In this episode of #AskDrDurie, IMF Chairman Dr. Brian G.M. Durie discusses treatment options available for those myeloma patients with the t(4;14) abnormality, including IMiDs, next-generation proteasome inhibitors, novel combination therapies, and autologous stem cell transplants.
DR. DURIE: This week’s #AskDrDurie question is from a patient who has the translocation 4;14 abnormality. So this means that when the bone marrow was done, most likely at the time of diagnosis, FISH testing showed a problem with chromosome four and 14, with a switching of these two types of chromosomes. This is a type of abnormality that is called an intermediate risk, so this means that many treatments will work well in this situation, but oftentimes the length of the remission of the response is shorter than average. And so, this particular patient asks, ‘What treatment should I use now? I had a very excellent response with Velcade upfront, but now the myeloma has relapsed, and so what are the additional options and therapy that could be considered?’
The good news in this situation is that there are in fact several options. The first option that had been offered to the patient is a use of an IMiD. First of all, Revlimid or possibly pomalidomide, the most recent IMiD approved by the FDA. Of these two IMiDs, the data would suggest that perhaps pomalidomide is perhaps more effective and could give a better and more sustained benefit.
The next option is to consider another drug like Velcade. Velcade is a proteasome inhibitor, and so we are fortunate enough to have available to us next generation proteasome inhibitor called carfilzomib, commercial name Kyprolis®. And so, this type of drug—a proteasome inhibitor—is likely to be quite active in this setting of the t(4;14) abnormality. And so, this should definitely be strongly considered.
In the relapse setting, many times the relapse can be quite aggressive and these days we often consider not just a single drug but perhaps a combination to achieve a deeper and a more sustained benefit. And so, in this situation, a combination to consider would be carfilzomib combined with pomalidomide and dexamethasone, this three-drug regimen.
A follow up question that the patient had was, ‘Well, what about the role of stem cell transplant?’ This patient had not received a stem cell transplant, and the important thing to remember is that in this setting, a stem cell transplant—an autologous stem cell transplant (ASCT)—can still be beneficial. And so, this would definitely be one of the things that would be on the list of options.
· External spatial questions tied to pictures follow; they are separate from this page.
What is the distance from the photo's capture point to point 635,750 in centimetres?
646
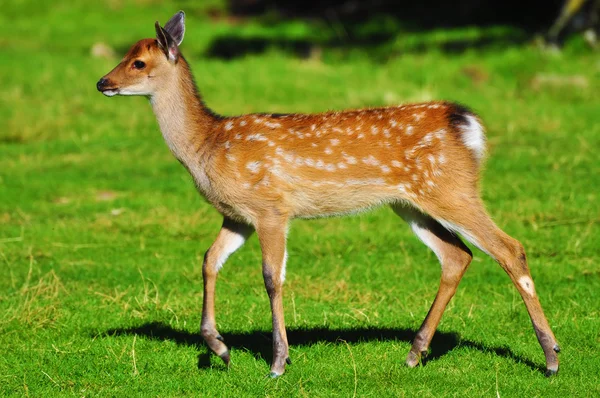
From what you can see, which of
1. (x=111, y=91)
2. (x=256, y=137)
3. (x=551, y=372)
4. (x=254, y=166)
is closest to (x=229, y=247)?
(x=254, y=166)

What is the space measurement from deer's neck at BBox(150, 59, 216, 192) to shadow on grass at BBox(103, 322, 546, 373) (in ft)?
4.04

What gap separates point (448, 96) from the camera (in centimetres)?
1538

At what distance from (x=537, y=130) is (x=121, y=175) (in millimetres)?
5429

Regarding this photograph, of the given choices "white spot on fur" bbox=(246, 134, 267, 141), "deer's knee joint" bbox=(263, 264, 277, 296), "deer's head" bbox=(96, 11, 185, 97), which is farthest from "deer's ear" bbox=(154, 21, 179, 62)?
"deer's knee joint" bbox=(263, 264, 277, 296)

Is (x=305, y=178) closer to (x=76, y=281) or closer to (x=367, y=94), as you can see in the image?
(x=76, y=281)

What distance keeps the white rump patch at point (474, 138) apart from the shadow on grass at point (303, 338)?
1321 millimetres

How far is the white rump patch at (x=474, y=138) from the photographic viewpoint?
6629 mm

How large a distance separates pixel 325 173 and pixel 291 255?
9.25 ft

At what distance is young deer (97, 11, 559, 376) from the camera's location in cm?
649

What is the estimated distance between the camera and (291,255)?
9445 millimetres

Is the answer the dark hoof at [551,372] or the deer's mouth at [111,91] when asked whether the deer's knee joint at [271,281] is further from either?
the dark hoof at [551,372]

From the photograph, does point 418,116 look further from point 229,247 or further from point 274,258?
point 229,247

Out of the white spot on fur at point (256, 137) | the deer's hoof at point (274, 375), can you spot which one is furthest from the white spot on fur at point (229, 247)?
the deer's hoof at point (274, 375)

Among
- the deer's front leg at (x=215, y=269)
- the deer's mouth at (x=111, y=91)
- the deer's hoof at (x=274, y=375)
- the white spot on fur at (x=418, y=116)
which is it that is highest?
the deer's mouth at (x=111, y=91)
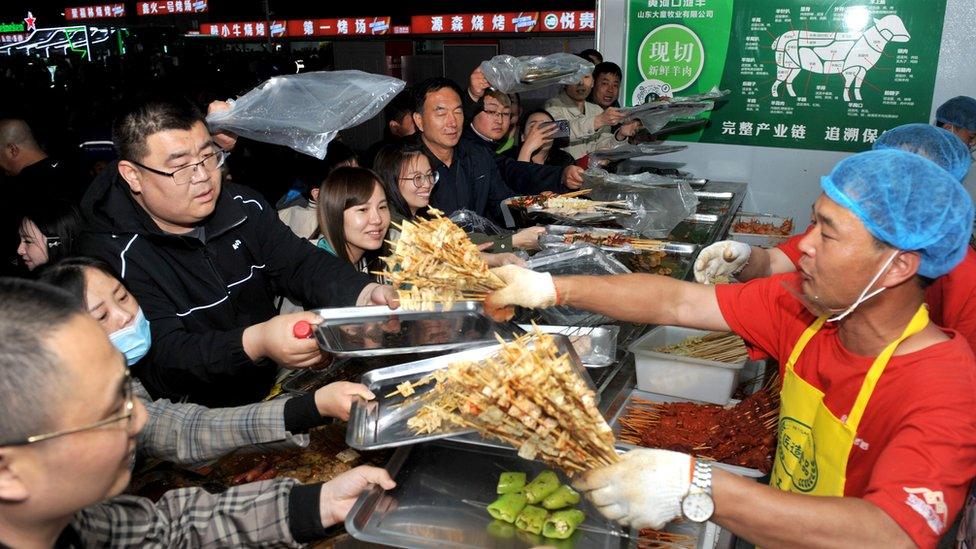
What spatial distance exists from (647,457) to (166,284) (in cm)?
189

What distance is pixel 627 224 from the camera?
4.06 m

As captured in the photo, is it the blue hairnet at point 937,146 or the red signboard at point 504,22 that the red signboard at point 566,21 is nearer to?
the red signboard at point 504,22

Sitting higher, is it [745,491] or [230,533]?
[745,491]

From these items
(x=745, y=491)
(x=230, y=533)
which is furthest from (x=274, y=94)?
(x=745, y=491)

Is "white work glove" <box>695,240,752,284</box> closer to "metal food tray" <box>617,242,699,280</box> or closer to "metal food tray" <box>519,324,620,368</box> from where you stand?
"metal food tray" <box>617,242,699,280</box>

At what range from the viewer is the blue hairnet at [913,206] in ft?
5.06

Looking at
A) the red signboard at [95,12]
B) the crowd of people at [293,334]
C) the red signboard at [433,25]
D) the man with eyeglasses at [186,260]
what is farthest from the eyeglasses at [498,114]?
the red signboard at [95,12]

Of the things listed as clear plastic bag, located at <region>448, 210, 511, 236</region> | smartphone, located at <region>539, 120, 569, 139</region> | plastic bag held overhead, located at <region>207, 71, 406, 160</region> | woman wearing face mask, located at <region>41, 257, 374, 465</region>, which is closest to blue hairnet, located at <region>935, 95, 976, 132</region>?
smartphone, located at <region>539, 120, 569, 139</region>

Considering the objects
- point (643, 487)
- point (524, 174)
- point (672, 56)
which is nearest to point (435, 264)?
point (643, 487)

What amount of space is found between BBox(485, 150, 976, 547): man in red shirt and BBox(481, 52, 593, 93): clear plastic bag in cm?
311

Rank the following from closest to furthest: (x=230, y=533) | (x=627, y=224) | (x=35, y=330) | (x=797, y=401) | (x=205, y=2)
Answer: (x=35, y=330), (x=230, y=533), (x=797, y=401), (x=627, y=224), (x=205, y=2)

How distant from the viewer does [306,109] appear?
3553 mm

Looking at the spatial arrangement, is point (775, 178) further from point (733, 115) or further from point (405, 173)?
point (405, 173)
And so, this is a situation where these various pros and cons of various situations need to be discussed carefully with the treating physician. As I said at the beginning, the good news is that there are several options, but these need to be reviewed and considered in terms of the benefit and possible side effects and impact on work and all kinds of issues that could be personally important. And so, discuss with the doctor and come up with what could be one of several options that could work well in this situation.
Dr. Brian G.M. Durie serves as Chairman of the International Myeloma Foundation and serves on its Scientific Advisory Board. Additionally, he is Chairman of the IMF's International Myeloma Working Group, a consortium of nearly 200 myeloma experts from around the world. Dr. Durie also leads the IMF’s Black Swan Research Initiative®.